According to the charity, 5,441 Sexual Communication with a Child offences were recorded in England and Wales during 2020/21 - a rise of 9% on the previous year and an increase of 69% from 2017/18, when the offence was first introduced.
The NSPCC also says over 80% of children who are groomed online are girls and that most of those children are aged 12-15.
"Because of the way that there's constant access to the child via the internet, it can happen very quickly," says Ruschen. "It can go from a simple act like a friend request and very quickly escalate to the sharing of images online."
At the age of 14, Aliyah ran away from her foster carers. She stayed at various friends' houses. She knew she'd been reported missing so couldn't go out.
Eventually the isolation became too much for her and she handed herself in at a police station.
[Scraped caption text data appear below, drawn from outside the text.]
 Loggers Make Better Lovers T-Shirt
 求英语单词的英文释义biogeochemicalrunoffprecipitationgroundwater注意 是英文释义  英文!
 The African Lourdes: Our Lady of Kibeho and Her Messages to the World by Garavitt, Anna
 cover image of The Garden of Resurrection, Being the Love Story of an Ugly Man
She was given a youth referral order and, for the first time, placed in a care home.
She didn't know it at the time, but this marked the first stage in turning her life around.
By the time she arrived at Bridges Lane, a sprawling building in Croydon, south London, Aliyah was 15. When she arrived, she put on a front, as though she wasn't afraid, but deep down she was - this was a new experience for her.
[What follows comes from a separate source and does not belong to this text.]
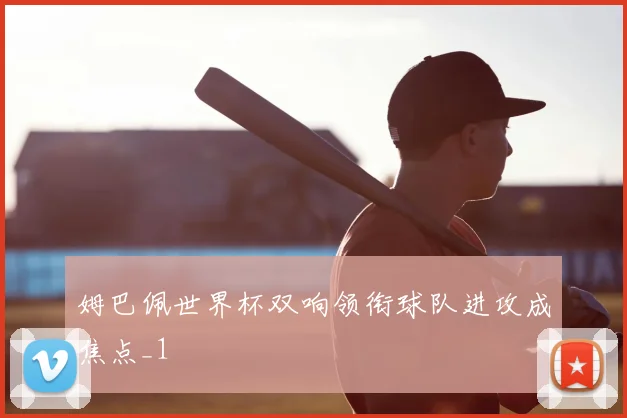 姆巴佩世界杯双响领衔球队进攻成焦点_1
On her first day, an adult member of staff laid down the rules: there was a curfew and she had to be home on time. Every night all the residents would sit down and eat dinner with care workers.
"She just laid the law down to me and that's what I needed," Aliyah recalls. She'd never experienced discipline before. "I loved it. I just didn't show it, because I didn't trust no-one."
Aliyah had a rocky start at Bridges Lane - misbehaving, seeing how far she could push boundaries. "I think I was testing them, but I was also crying out for help," she says. "I needed a family. I just wanted to just cry and hug someone and I got to do that here. And I met Rowena."
Rowena Miller was her assigned key worker - this was Rowena's very first job. Somehow Aliyah instantly knew that Rowena ultimately had her back. It was the first time in her life that she felt that someone believed in her.
"I was definitely traumatised from my life," she says. "And a bit of that still lives in me now.
"I know how to manage it a lot more than how I did before - because I didn't know I was traumatised. Before, I didn't know what was going on."
The effects of exploitation can last for years and many girls like Aliyah don't ever manage to escape it. But Aliyah did.
"That home toned me down," she says. "I wasn't lost any more."
She left Bridges Lane with a new attitude. Then, aged 16, she discovered she was pregnant. It was a wake-up call. "I wasn't going to let my child experience even a quarter of what I went through," she says.
She knew she was still on the radar of social services and that her baby would be taken from her if she transgressed at all. She attended every single meeting she was called to, followed instructions to quit smoking and drinking.
Seven years ago, her daughter was born. It had been a hard pregnancy, but she believes the experience changed her life. "If it wasn't for her I wouldn't be here - she saved me," Aliyah says. "She's seven, and she experienced nothing I experienced when I was seven. And I thank the Lord every day for that."
Today Aliyah lives with her daughter in what she describes as not just a house, but also a home.
They live a normal life - Aliyah works, she enjoys writing poetry and is about to embark on studies to become a social worker so that she can help children in the same way that Rowena helped her.
"I'm still on a journey. My daughter is in my care. I'm a mum, I've got a home, not a house. I work. The community in the area that I live in, it smiles at me every day. I made it. And I'm in a better place."